The Adolph H. Kayser House is a Prairie Style house built in 1902 a half mile north of the capitol above Lake Mendota in Madison, Wisconsin. In 1980 it was added to the National Register of Historic Places.

==History==
Adolph H. Kayser was a German immigrant who ran a lumber company in Madison and would become mayor of Madison after this house was built. He was married to Hedwig.

Louis W. Claude and Edward F. Starck started an architecture firm in Madison in 1896. Up into the 1890s almost all designs by American architects were in styles derived from European models (e.g. Greek Revival, Italianate, and Queen Anne) but in the 1890s some American architects started looking for an American style independent of European precedents. The new ideas were called "progressive" and later "Prairie School." Claude had worked for Louis Sullivan in Chicago in the early 1890s, alongside Frank Lloyd Wright and George Elmslie at a time when George Maher was also working in Chicago. All were leaders of the Prairie School. Claude and Starck started out designing in traditional styles like Queen Anne, but gradually shifted to include Prairie style influences in their designs - particularly in the many public libraries they later designed. The Kayser house represents an early point in that transition.

The Kayser house is 2.5 stories, with a footprint roughly rectangular and a hip roof flared above the eaves. Exterior walls are clad in orange-tan brick on a foundation of rock-faced limestone, with brick quoins at the corners. The front porch was originally square, but has been replaced with a polygonal porch supported by square columns. Beneath the porch, the front door is flanked by four Ionic columns, and beyond that, two shallow bays with the outer windows decorated with a flat stone lintel. Above the porch, a centered three-part window is separated by unusual columns, which point to the large arch-fronted dormers that rise from the roof. Other sides of the house have similar bays and dormers. Inside the front door, a central hall leads to shared rooms on the first floor. A dark oak arch leads to a stair to the second floor, with five bedrooms and a bathroom.

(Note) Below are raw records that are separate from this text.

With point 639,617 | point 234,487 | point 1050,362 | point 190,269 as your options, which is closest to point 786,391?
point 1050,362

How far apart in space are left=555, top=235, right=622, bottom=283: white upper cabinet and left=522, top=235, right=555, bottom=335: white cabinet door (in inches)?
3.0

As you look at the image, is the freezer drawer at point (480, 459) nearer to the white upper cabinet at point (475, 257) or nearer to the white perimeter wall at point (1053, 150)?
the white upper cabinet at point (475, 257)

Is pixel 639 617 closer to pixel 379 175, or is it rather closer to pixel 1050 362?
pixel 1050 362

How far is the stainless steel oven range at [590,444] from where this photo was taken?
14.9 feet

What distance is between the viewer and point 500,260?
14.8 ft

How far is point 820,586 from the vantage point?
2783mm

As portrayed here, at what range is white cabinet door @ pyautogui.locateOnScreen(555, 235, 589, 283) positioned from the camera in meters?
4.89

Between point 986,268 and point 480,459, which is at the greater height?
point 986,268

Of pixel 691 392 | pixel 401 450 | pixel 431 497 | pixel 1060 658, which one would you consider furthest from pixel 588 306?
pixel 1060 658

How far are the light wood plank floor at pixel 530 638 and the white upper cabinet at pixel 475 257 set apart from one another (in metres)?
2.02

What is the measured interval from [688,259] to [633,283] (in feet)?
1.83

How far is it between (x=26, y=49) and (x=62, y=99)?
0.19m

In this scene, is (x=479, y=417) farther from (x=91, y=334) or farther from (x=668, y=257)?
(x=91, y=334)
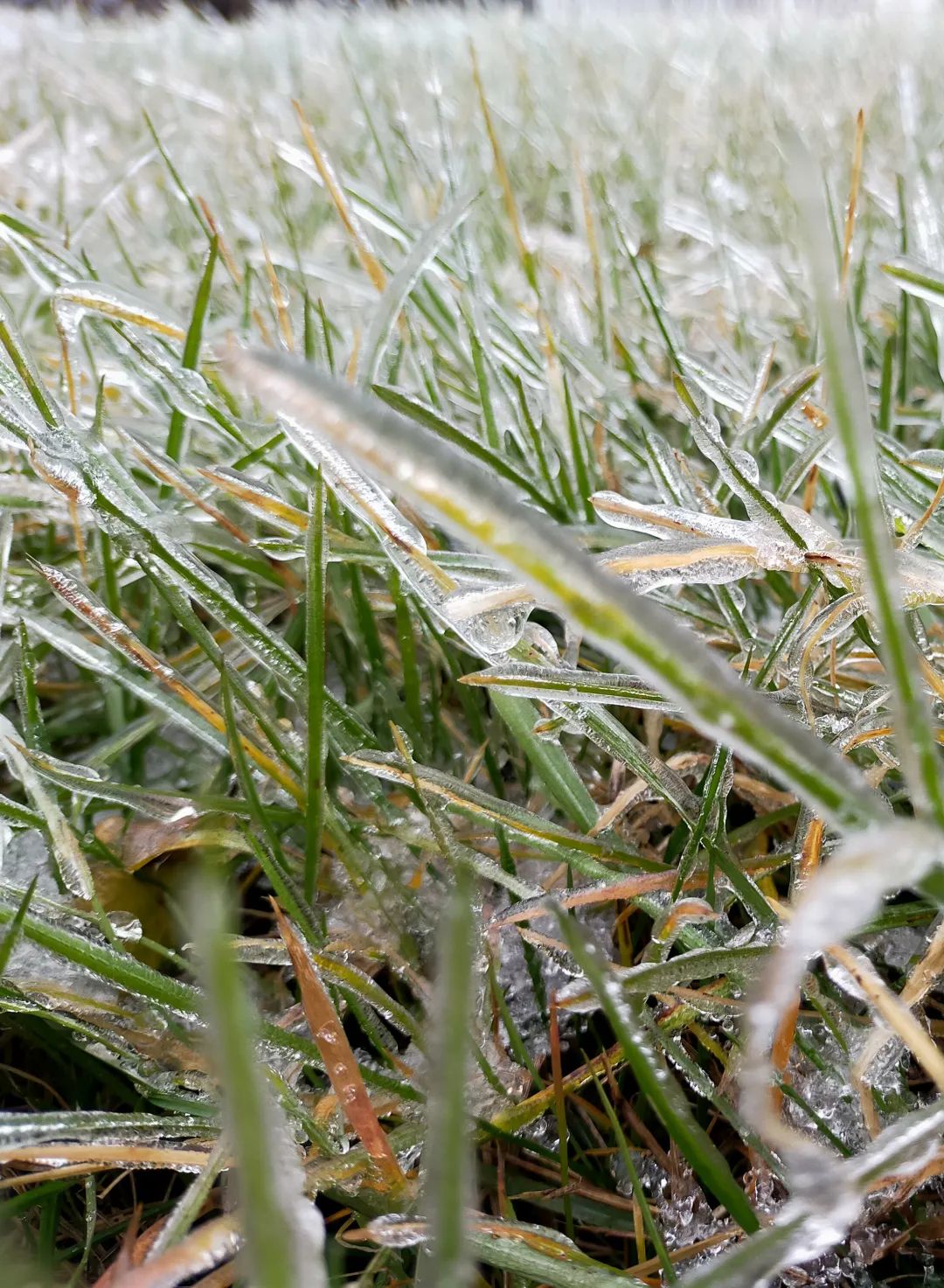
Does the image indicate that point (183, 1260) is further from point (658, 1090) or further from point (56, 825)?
point (56, 825)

Many of these elements are from Classical Revival style: the quoins and columns and the symmetry of the façade. But other elements are Prairie style. The broad eaves and the belt course between the stories emphasize the horizontal. The arched dormers look very much like something from a George Maher design, as do the odd columns above the porch.

The Kaysers lived in the house for 21 years. Then in 1922 they built a new house in the then-popular Colonial Revival style a short distance away at 425 N. Livingston St.

Their 1902 was listed on the National Register of Historic Places in 1980 and on the State Register of Historic Places in 1989, noting that "it represents a fine example of a large residence designed by an important regional architectural firm, Claude and Starck of Madison, Wisconsin, in the 'progressive' manner emerging in the Midwest as opposed to the traditional revival types of architecture."